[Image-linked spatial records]
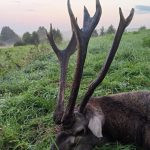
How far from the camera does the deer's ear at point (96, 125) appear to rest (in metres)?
4.11

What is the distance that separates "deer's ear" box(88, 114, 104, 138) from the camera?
4113 millimetres

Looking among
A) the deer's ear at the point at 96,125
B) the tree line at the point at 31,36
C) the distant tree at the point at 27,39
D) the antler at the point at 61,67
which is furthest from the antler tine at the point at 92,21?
the distant tree at the point at 27,39

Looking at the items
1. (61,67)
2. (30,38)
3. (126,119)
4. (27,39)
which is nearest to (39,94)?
(61,67)

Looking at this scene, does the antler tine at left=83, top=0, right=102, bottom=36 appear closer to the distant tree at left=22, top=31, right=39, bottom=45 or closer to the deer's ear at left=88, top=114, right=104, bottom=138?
the deer's ear at left=88, top=114, right=104, bottom=138

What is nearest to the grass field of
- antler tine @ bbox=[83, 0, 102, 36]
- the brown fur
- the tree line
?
the brown fur

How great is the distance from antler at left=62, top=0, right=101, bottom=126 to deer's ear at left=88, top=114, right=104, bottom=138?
196 mm

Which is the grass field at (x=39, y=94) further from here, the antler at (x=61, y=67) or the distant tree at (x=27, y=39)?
the distant tree at (x=27, y=39)

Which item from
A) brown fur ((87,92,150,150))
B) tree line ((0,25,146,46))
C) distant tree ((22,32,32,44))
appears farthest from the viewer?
distant tree ((22,32,32,44))

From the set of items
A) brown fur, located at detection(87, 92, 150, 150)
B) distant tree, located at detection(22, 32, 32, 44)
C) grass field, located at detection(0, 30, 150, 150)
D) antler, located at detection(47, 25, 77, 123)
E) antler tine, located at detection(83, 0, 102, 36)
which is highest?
antler tine, located at detection(83, 0, 102, 36)

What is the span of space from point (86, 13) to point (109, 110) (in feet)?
3.13

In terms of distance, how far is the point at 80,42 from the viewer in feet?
13.5

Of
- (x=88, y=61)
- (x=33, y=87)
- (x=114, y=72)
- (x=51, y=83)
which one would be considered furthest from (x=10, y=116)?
(x=88, y=61)

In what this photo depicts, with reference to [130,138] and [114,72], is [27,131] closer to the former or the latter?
[130,138]

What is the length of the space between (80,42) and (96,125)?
0.75 meters
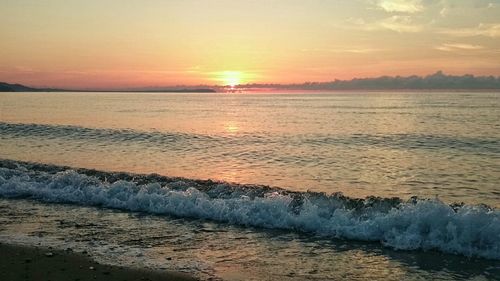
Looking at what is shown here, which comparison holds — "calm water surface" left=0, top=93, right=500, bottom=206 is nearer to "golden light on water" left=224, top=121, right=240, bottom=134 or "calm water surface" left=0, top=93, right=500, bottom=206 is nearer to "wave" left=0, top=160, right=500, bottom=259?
"golden light on water" left=224, top=121, right=240, bottom=134

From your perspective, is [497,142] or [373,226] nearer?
[373,226]

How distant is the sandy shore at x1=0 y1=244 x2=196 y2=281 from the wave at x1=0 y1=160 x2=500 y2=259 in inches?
158

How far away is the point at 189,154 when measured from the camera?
2558cm

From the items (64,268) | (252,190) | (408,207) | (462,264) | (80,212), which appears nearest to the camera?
(64,268)

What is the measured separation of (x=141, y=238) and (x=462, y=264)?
6.28 metres

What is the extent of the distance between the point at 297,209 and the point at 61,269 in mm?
6030

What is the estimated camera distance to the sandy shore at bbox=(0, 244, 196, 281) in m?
7.46

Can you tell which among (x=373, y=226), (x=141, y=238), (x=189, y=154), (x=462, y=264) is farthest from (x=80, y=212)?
(x=189, y=154)

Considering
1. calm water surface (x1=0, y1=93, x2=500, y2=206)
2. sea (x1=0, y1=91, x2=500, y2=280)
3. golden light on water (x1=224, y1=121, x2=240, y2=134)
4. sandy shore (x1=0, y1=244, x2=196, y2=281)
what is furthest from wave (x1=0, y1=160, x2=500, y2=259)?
golden light on water (x1=224, y1=121, x2=240, y2=134)

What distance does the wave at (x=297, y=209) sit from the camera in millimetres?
9758

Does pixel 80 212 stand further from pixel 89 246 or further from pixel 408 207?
pixel 408 207

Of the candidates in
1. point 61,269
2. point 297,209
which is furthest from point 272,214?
point 61,269

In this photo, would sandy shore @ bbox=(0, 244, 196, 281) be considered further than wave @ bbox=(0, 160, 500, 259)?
No

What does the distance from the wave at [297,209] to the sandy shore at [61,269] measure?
401 centimetres
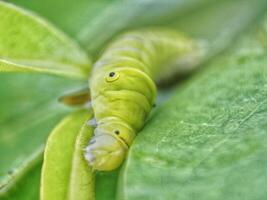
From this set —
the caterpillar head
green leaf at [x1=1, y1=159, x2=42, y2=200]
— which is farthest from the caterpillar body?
green leaf at [x1=1, y1=159, x2=42, y2=200]

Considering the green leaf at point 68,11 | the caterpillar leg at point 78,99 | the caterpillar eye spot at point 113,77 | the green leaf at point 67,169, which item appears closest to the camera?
the green leaf at point 67,169

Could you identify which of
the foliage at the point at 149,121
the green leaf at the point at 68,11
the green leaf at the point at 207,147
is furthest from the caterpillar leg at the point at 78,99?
the green leaf at the point at 68,11

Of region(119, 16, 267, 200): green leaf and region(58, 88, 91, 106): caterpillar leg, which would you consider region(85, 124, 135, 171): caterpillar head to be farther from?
region(58, 88, 91, 106): caterpillar leg

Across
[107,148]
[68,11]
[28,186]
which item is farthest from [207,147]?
[68,11]

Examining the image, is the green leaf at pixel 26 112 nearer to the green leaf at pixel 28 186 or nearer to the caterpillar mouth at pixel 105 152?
the green leaf at pixel 28 186

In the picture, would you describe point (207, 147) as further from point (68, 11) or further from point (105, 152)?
point (68, 11)

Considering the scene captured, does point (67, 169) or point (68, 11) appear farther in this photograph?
point (68, 11)
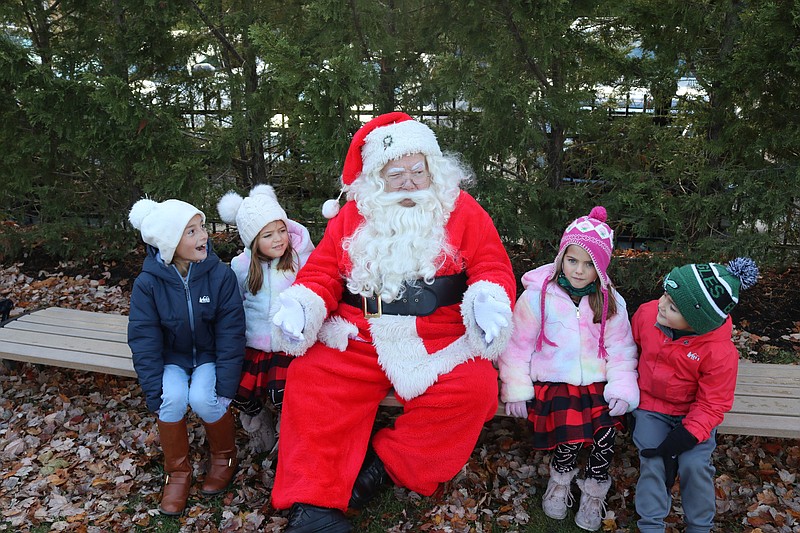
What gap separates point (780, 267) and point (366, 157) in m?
3.95

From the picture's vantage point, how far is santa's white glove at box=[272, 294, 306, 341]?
3209 millimetres

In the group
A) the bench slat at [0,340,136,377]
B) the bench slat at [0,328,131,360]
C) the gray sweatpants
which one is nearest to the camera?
the gray sweatpants

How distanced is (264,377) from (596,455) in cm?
188

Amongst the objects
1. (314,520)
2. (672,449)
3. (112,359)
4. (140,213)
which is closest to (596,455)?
(672,449)

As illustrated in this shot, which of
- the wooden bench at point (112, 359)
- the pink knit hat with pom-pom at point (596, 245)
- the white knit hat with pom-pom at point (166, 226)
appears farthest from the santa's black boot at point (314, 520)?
the white knit hat with pom-pom at point (166, 226)

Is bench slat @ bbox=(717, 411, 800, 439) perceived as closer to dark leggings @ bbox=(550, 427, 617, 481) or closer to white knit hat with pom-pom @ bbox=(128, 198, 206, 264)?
dark leggings @ bbox=(550, 427, 617, 481)

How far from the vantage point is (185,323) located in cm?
341

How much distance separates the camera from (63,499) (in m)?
3.41

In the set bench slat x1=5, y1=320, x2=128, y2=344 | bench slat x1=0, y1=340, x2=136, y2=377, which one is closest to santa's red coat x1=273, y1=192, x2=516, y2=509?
bench slat x1=0, y1=340, x2=136, y2=377

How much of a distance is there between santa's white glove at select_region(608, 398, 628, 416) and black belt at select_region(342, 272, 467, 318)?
944 millimetres

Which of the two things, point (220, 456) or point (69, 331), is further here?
point (69, 331)

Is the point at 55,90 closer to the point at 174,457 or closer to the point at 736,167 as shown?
the point at 174,457

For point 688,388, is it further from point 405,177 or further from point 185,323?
point 185,323

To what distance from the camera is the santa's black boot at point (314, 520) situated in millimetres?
2922
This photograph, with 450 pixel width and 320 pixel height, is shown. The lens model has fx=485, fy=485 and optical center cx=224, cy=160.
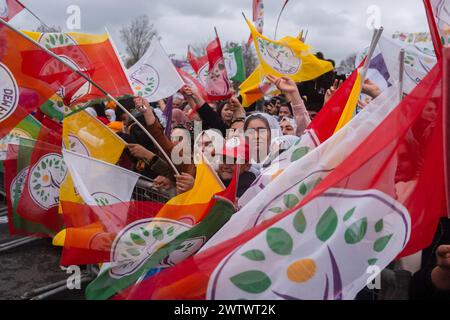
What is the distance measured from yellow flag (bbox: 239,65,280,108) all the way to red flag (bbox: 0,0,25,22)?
2.75 m

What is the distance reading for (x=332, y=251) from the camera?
76.7 inches

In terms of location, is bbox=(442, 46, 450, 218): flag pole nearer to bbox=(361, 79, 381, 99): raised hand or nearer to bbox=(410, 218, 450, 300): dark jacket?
bbox=(410, 218, 450, 300): dark jacket

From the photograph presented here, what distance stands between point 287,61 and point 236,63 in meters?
3.01

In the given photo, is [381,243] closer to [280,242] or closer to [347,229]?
[347,229]

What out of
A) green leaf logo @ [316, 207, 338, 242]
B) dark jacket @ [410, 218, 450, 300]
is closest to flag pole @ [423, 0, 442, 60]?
dark jacket @ [410, 218, 450, 300]

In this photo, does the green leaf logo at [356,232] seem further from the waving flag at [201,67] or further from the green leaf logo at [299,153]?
the waving flag at [201,67]

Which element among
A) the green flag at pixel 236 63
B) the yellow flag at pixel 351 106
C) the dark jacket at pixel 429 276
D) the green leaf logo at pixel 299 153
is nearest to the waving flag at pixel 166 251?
the green leaf logo at pixel 299 153

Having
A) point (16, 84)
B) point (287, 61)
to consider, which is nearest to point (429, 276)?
point (16, 84)

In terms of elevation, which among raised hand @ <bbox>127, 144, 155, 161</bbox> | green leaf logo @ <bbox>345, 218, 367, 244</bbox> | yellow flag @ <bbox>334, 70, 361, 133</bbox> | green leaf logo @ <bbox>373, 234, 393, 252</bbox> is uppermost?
yellow flag @ <bbox>334, 70, 361, 133</bbox>

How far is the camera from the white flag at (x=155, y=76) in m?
5.27

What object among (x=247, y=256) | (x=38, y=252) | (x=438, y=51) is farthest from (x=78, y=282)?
(x=438, y=51)

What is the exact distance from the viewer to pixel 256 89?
6184mm

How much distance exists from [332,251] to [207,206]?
85cm

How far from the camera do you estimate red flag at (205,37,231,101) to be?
6031 millimetres
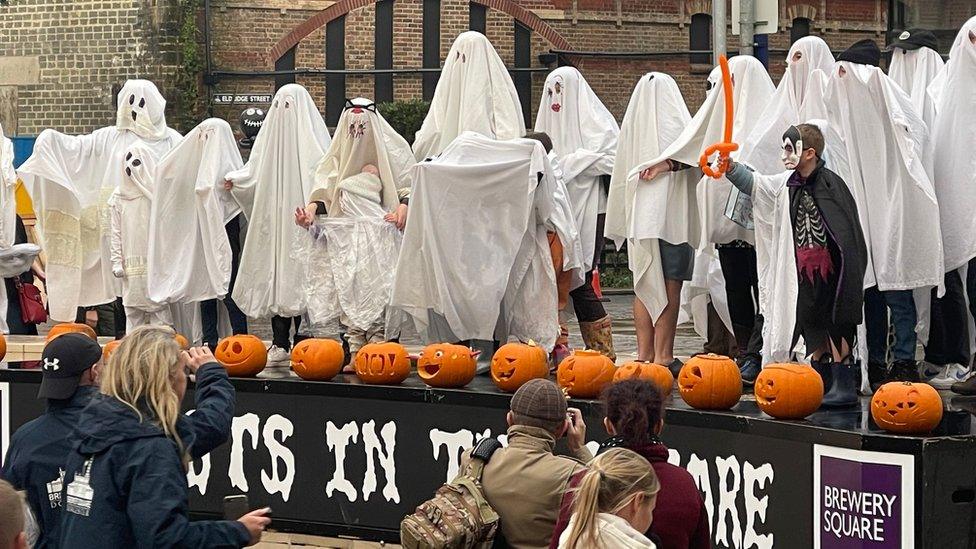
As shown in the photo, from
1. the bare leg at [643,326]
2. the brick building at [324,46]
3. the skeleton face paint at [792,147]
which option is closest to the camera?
the skeleton face paint at [792,147]

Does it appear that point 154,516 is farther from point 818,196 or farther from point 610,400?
point 818,196

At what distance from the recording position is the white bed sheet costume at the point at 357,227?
1126 cm

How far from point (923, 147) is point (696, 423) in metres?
2.60

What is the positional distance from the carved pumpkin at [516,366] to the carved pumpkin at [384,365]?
0.65 meters

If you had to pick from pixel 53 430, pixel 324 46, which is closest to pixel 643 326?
pixel 53 430

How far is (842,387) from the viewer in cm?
827

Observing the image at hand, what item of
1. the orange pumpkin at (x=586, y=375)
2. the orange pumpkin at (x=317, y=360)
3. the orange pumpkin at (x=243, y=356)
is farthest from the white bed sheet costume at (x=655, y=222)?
the orange pumpkin at (x=243, y=356)

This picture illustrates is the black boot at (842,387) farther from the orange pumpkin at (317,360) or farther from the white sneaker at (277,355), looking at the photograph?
the white sneaker at (277,355)

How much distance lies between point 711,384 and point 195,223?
18.4 feet

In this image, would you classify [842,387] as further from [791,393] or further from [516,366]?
[516,366]

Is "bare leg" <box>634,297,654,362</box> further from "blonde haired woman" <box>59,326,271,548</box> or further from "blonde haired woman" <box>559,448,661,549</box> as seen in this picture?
"blonde haired woman" <box>559,448,661,549</box>

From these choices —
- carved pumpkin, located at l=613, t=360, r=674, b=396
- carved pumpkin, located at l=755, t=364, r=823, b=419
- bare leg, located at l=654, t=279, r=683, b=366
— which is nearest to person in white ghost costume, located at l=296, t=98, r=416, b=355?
bare leg, located at l=654, t=279, r=683, b=366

Task goal
Copy the lines that begin at the one containing "In this photo, would" and stop after the one containing "401 centimetres", reproducing each without change.

The reply
In this photo, would sandy shore @ bbox=(0, 244, 196, 281) be considered further than wave @ bbox=(0, 160, 500, 259)?
No

What does the distance from the wave at [297,209] to the sandy shore at [61,269] measure?
401 centimetres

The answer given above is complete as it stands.